# Exercise goal
Up to and including the line with "Without Overwhelm |", copy the records below exactly from their first line.

# Supplied data

============

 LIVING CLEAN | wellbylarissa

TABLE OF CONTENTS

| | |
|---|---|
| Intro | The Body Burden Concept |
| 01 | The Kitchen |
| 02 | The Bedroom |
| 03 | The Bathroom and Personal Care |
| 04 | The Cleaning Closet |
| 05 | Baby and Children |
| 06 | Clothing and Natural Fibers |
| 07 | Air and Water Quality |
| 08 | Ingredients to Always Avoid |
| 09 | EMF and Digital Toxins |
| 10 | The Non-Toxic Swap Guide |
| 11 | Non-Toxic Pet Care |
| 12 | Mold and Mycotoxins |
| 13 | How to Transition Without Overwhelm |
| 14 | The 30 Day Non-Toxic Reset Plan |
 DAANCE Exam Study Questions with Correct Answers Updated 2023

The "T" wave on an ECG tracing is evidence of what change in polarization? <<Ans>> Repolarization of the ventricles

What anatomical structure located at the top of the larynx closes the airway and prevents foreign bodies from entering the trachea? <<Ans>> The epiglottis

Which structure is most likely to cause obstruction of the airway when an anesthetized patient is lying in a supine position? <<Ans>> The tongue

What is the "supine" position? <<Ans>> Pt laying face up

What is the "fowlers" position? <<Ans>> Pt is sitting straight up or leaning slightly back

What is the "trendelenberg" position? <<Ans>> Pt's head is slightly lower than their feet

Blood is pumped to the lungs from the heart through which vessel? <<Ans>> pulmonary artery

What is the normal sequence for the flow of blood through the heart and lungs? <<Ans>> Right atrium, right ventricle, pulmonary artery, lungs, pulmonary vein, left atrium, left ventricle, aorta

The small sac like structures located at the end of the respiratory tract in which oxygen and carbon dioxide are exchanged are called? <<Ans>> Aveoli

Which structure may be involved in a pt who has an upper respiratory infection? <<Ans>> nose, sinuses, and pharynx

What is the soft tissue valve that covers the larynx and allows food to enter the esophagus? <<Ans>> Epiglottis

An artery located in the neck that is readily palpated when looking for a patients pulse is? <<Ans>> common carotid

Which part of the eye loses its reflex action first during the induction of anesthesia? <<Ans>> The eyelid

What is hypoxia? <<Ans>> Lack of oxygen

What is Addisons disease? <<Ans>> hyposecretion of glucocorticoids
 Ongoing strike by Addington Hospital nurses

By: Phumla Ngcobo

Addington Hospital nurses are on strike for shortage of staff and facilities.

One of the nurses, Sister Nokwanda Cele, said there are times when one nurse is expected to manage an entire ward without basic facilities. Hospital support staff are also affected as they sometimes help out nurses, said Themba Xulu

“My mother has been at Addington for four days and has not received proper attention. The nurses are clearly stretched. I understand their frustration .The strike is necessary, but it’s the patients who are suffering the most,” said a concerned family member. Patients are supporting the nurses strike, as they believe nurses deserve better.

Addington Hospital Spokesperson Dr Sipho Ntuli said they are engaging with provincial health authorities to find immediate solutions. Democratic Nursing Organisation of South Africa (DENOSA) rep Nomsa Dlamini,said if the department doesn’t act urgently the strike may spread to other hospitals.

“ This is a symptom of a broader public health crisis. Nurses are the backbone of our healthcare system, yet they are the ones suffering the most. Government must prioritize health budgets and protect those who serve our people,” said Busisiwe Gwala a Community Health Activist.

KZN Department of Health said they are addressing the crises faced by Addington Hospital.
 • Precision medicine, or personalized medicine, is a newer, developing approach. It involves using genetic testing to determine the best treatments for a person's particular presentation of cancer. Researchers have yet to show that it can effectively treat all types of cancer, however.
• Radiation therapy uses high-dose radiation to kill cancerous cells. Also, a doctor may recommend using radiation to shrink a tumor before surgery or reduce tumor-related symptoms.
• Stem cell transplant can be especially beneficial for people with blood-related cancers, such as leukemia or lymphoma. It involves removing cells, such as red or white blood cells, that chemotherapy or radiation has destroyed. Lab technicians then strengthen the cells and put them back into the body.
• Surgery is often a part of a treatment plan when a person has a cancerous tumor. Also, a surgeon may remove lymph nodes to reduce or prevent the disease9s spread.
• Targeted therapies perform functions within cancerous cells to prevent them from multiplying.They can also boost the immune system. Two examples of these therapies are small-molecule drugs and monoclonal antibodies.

============

# Answer to the problem
 LIVING CLEAN | wellbylarissa

TABLE OF CONTENTS

| | |
|---|---|
| Intro | The Body Burden Concept |
| 01 | The Kitchen |
| 02 | The Bedroom |
| 03 | The Bathroom and Personal Care |
| 04 | The Cleaning Closet |
| 05 | Baby and Children |
| 06 | Clothing and Natural Fibers |
| 07 | Air and Water Quality |
| 08 | Ingredients to Always Avoid |
| 09 | EMF and Digital Toxins |
| 10 | The Non-Toxic Swap Guide |
| 11 | Non-Toxic Pet Care |
| 12 | Mold and Mycotoxins |
| 13 | How to Transition Without Overwhelm |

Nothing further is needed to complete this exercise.